Work request: Your task is to transcribe the data exactly while omitting each picture.
━━━━━━━━━━━━━━━━━━━━━━━━━━━━━━
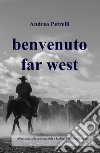 Benvenuto Far West. Riflessioni sulle arti marziali e la difesa personale oggi libro di Petrelli Andrea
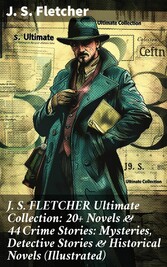 J. S. FLETCHER Ultimate Collection: 20+ Novels & 44 Crime Stories: Mysteries, Detective Stories & Historical Novels (Illustrated)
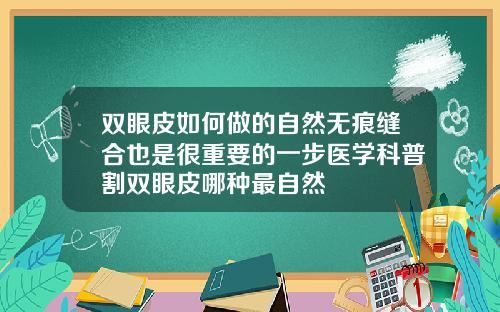双眼皮如何做的自然无痕缝合也是很重要的一步医学科普割双眼皮哪种最自然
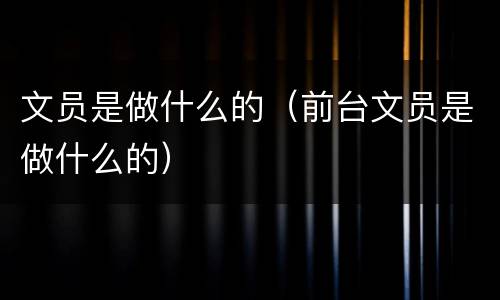 文员是做什么的（前台文员是做什么的）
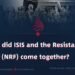 How did ISIS and the Resistance (NRF) come together?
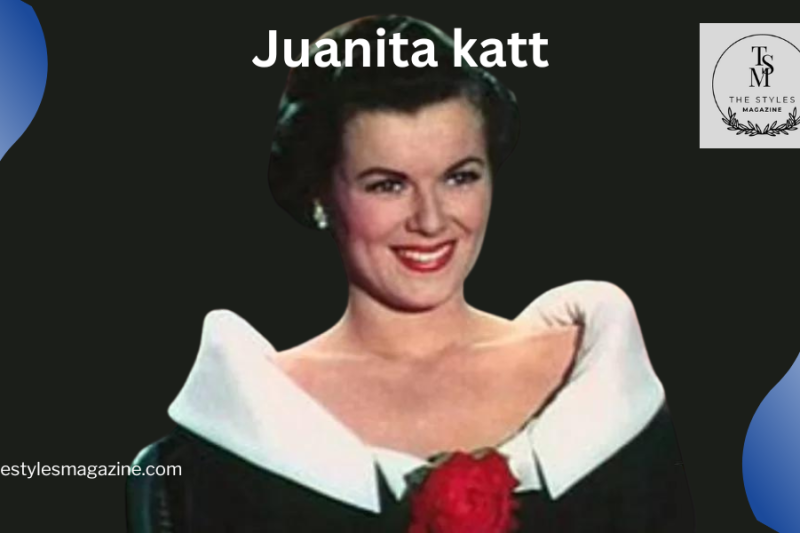 The Life And Legacy Of Juanita Katt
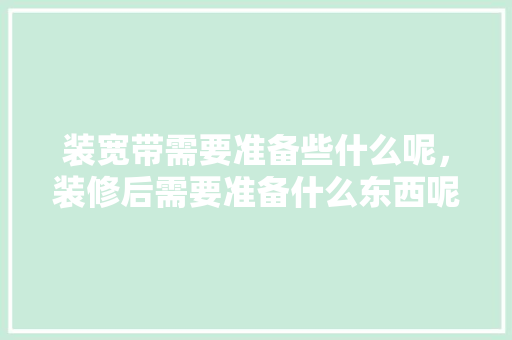 装宽带需要准备些什么呢，装修后需要准备什么东西呢。 装宽带需要准备些什么呢，装修后需要准备什么东西呢。 装修知识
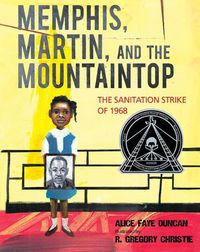Cover image for Memphis, Martin, and the Mountaintop: The Sanitation Strike of 1968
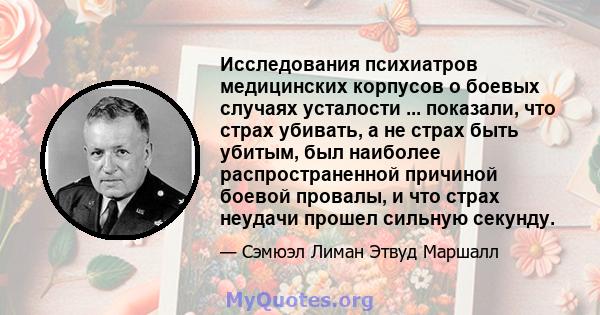 Исследования психиатров медицинских корпусов о боевых случаях усталости ... показали, что страх убивать, а не страх быть убитым, был наиболее распространенной причиной боевой провалы, и что страх неудачи прошел сильную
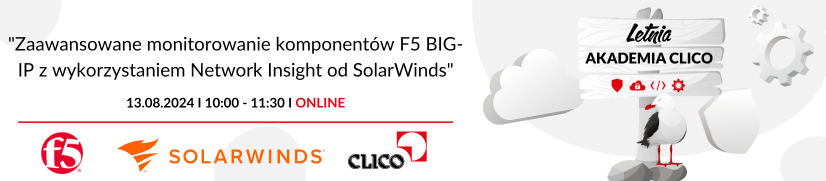 Letnia Akademia CLICO 2024 - F5 & SolarWinds - "Zaawansowane monitorowanie komponentów F5 BIG-IP z wykorzystaniem Network Insight od SolarWinds" - 13.08.2024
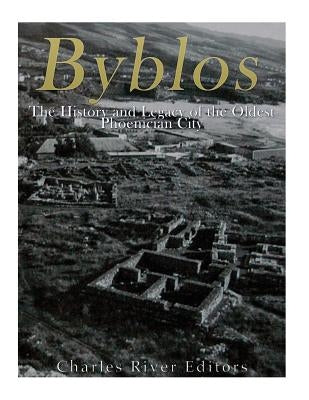 Byblos: The History and Legacy of the Oldest Ancient Phoenician City by Charles River Editors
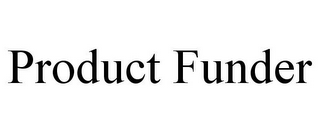 PRODUCT FUNDER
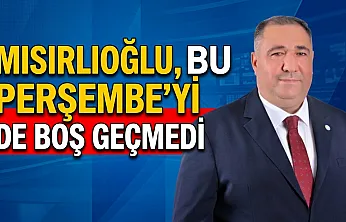 Mısırlıoğlu, Bu Perşembe'yi De Boş Geçmedi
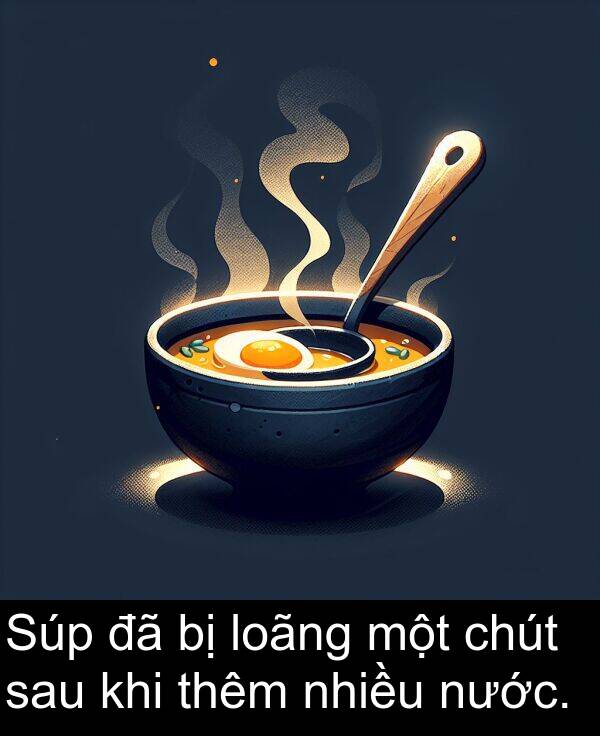 nhiều: Súp đã bị loãng một chút sau khi thêm nhiều nước.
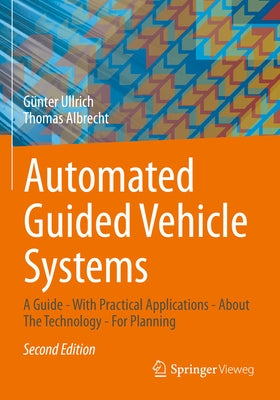 Automated Guided Vehicle Systems: A Guide - With Practical Applications - About the Technology - For Planning by Ullrich, GÃ¼nter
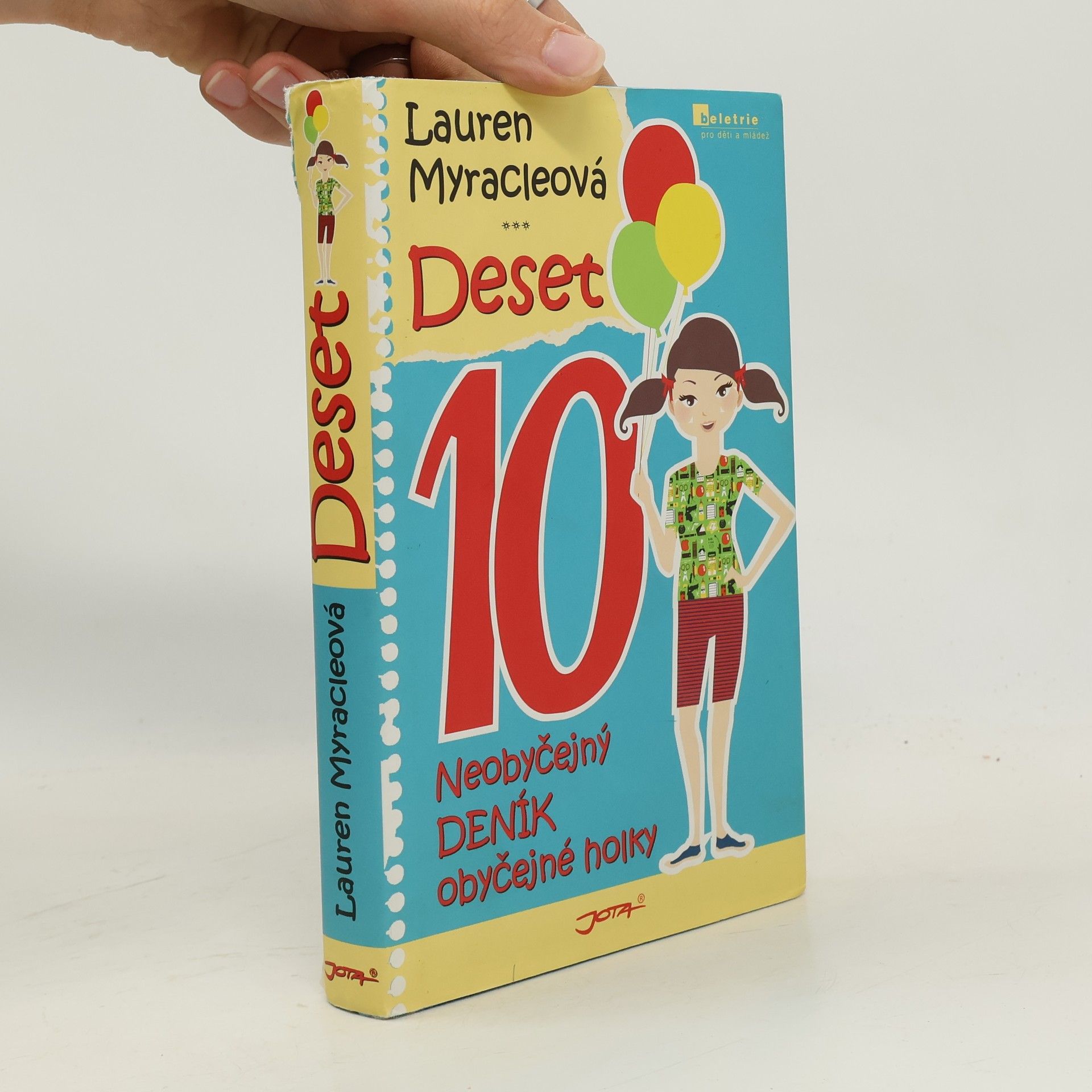 Lauren Myracle Deset. Neobyčejný deník obyčejné holky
━━━━━━━━━━━━━━━━━━━━━━━━━━━━━━
Result:
 Benvenuto Far West. Riflessioni sulle arti marziali e la difesa personale oggi libro di Petrelli Andrea
 J. S. FLETCHER Ultimate Collection: 20+ Novels & 44 Crime Stories: Mysteries, Detective Stories & Historical Novels (Illustrated)
双眼皮如何做的自然无痕缝合也是很重要的一步医学科普割双眼皮哪种最自然
 文员是做什么的（前台文员是做什么的）
 How did ISIS and the Resistance (NRF) come together?
 The Life And Legacy Of Juanita Katt
 装宽带需要准备些什么呢，装修后需要准备什么东西呢。 装宽带需要准备些什么呢，装修后需要准备什么东西呢。 装修知识
Cover image for Memphis, Martin, and the Mountaintop: The Sanitation Strike of 1968
 Исследования психиатров медицинских корпусов о боевых случаях усталости ... показали, что страх убивать, а не страх быть убитым, был наиболее распространенной причиной боевой провалы, и что страх неудачи прошел сильную
 Letnia Akademia CLICO 2024 - F5 & SolarWinds - "Zaawansowane monitorowanie komponentów F5 BIG-IP z wykorzystaniem Network Insight od SolarWinds" - 13.08.2024
 Byblos: The History and Legacy of the Oldest Ancient Phoenician City by Charles River Editors
 PRODUCT FUNDER
 Mısırlıoğlu, Bu Perşembe'yi De Boş Geçmedi
 nhiều: Súp đã bị loãng một chút sau khi thêm nhiều nước.
 Automated Guided Vehicle Systems: A Guide - With Practical Applications - About the Technology - For Planning by Ullrich, GÃ¼nter
 Lauren Myracle Deset. Neobyčejný deník obyčejné holky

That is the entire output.